17. (a) Wat moeten gezalfde christenen, hoewel zij rechtvaardig zijn verklaard, dagelijks doen? (b) Hoe ontvangen zij hun beloning?
17 Zolang deze gezalfde christenen nog op aarde zijn, moeten zij, hoewel zij rechtvaardig zijn verklaard, nog altijd strijd voeren tegen hun zondige neigingen (Romeinen 7:15-20). Zij hebben Christus’ bloed nodig om gereinigd te worden van de dagelijkse zonden die zij in hun onvolmaaktheid begaan (1 Johannes 1:7; 2:1, 2). Wanneer zij tot het einde van hun aardse leven getrouw blijven, sterven zij letterlijk en worden zij opgewekt „tot een onverderfelijke en onbesmette en onverwelkelijke erfenis” en worden zij een deel van de rechtvaardige „nieuwe hemelen”. — 1 Petrus 1:3, 4; 2 Petrus 3:13.

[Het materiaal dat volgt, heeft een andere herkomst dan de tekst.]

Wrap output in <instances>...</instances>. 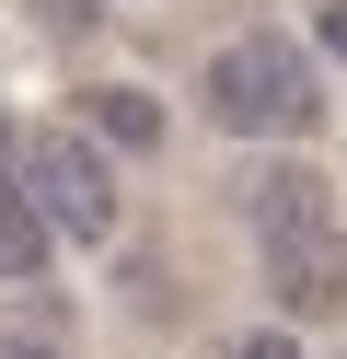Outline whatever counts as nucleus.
Segmentation results:
<instances>
[{
  "instance_id": "obj_9",
  "label": "nucleus",
  "mask_w": 347,
  "mask_h": 359,
  "mask_svg": "<svg viewBox=\"0 0 347 359\" xmlns=\"http://www.w3.org/2000/svg\"><path fill=\"white\" fill-rule=\"evenodd\" d=\"M313 35H324V58H347V0H324V24H313Z\"/></svg>"
},
{
  "instance_id": "obj_10",
  "label": "nucleus",
  "mask_w": 347,
  "mask_h": 359,
  "mask_svg": "<svg viewBox=\"0 0 347 359\" xmlns=\"http://www.w3.org/2000/svg\"><path fill=\"white\" fill-rule=\"evenodd\" d=\"M0 140H12V128H0Z\"/></svg>"
},
{
  "instance_id": "obj_8",
  "label": "nucleus",
  "mask_w": 347,
  "mask_h": 359,
  "mask_svg": "<svg viewBox=\"0 0 347 359\" xmlns=\"http://www.w3.org/2000/svg\"><path fill=\"white\" fill-rule=\"evenodd\" d=\"M0 359H69V336H46V325H0Z\"/></svg>"
},
{
  "instance_id": "obj_4",
  "label": "nucleus",
  "mask_w": 347,
  "mask_h": 359,
  "mask_svg": "<svg viewBox=\"0 0 347 359\" xmlns=\"http://www.w3.org/2000/svg\"><path fill=\"white\" fill-rule=\"evenodd\" d=\"M266 290H278V313H336L347 302V232L278 243V255H266Z\"/></svg>"
},
{
  "instance_id": "obj_2",
  "label": "nucleus",
  "mask_w": 347,
  "mask_h": 359,
  "mask_svg": "<svg viewBox=\"0 0 347 359\" xmlns=\"http://www.w3.org/2000/svg\"><path fill=\"white\" fill-rule=\"evenodd\" d=\"M23 209L46 220V243H104L116 232V174H104V151L81 140V128H46V140H23Z\"/></svg>"
},
{
  "instance_id": "obj_6",
  "label": "nucleus",
  "mask_w": 347,
  "mask_h": 359,
  "mask_svg": "<svg viewBox=\"0 0 347 359\" xmlns=\"http://www.w3.org/2000/svg\"><path fill=\"white\" fill-rule=\"evenodd\" d=\"M35 266H46V220L23 209V186L0 174V278H35Z\"/></svg>"
},
{
  "instance_id": "obj_5",
  "label": "nucleus",
  "mask_w": 347,
  "mask_h": 359,
  "mask_svg": "<svg viewBox=\"0 0 347 359\" xmlns=\"http://www.w3.org/2000/svg\"><path fill=\"white\" fill-rule=\"evenodd\" d=\"M69 116H81L93 140H116V151H162V104H151V93H128V81H93V93H69Z\"/></svg>"
},
{
  "instance_id": "obj_3",
  "label": "nucleus",
  "mask_w": 347,
  "mask_h": 359,
  "mask_svg": "<svg viewBox=\"0 0 347 359\" xmlns=\"http://www.w3.org/2000/svg\"><path fill=\"white\" fill-rule=\"evenodd\" d=\"M243 220H254V255H278V243L336 232V197H324V174H313V163H266V174L243 186Z\"/></svg>"
},
{
  "instance_id": "obj_7",
  "label": "nucleus",
  "mask_w": 347,
  "mask_h": 359,
  "mask_svg": "<svg viewBox=\"0 0 347 359\" xmlns=\"http://www.w3.org/2000/svg\"><path fill=\"white\" fill-rule=\"evenodd\" d=\"M220 359H301V336H290V325H243Z\"/></svg>"
},
{
  "instance_id": "obj_1",
  "label": "nucleus",
  "mask_w": 347,
  "mask_h": 359,
  "mask_svg": "<svg viewBox=\"0 0 347 359\" xmlns=\"http://www.w3.org/2000/svg\"><path fill=\"white\" fill-rule=\"evenodd\" d=\"M208 116L231 140H313L324 128V81H313V58L290 35H231L208 58Z\"/></svg>"
}]
</instances>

’Wachten op het openbaar worden van de zonen Gods’
18, 19. (a) Waarop wacht de menselijke „schepping”? (b) Hoe zullen „de zonen Gods” „openbaar worden”, en waarom ziet de menselijke „schepping” hier met vurige verwachting naar uit?
18 Welke uitwerking heeft dit alles op de groep personen die veel groter in aantal is dan de 144.000 geestelijke „zonen Gods” en die allen hongeren en dorsten naar rechtvaardigheid maar de hoop hebben de aarde te bezitten? Over hen schrijft de apostel Paulus: „Want de vurige verwachting van de schepping wacht op het openbaar worden van de zonen Gods. Want de schepping werd aan ijdelheid onderworpen . . . op basis van hoop dat ook de schepping zelf vrijgemaakt zal worden van de slavernij des verderfs en de glorierijke vrijheid van de kinderen Gods zal hebben.” — Romeinen 8:19-21.
19 Deze menselijke „schepping”, die de hoop koestert eeuwig op een paradijsaarde te leven, ziet met „vurige verwachting” uit naar de thans nabije tijd dat de Koning Jezus Christus en de uit de doden opgewekte „zonen Gods” ’openbaar zullen worden’ doordat zij het huidige goddeloze samenstel van dingen vernietigen en daarna „de duizend jaren” als koningen en priesters regeren (Openbaring 20:4, 6). Gedurende de duizendjarige regering van Christus zal ook de menselijke „schepping zelf vrijgemaakt . . . worden van de slavernij des verderfs”.
20. Wat zal in het volgende artikel worden beschouwd?
20 Hoe nu precies mensen die als burgers van de rechtvaardige „nieuwe aarde” leven uiteindelijk „de glorierijke vrijheid van de kinderen Gods” deelachtig zullen worden en hoe de bijbelse leer der rechtvaardiging zelfs thans op hen van invloed is, zal in het volgende artikel worden beschouwd.
[Voetnoten]
a Zie voor een diepgaande bespreking van de „wedergeboorte” De Wachttoren van 15 februari 1982, de bladzijden 3-15.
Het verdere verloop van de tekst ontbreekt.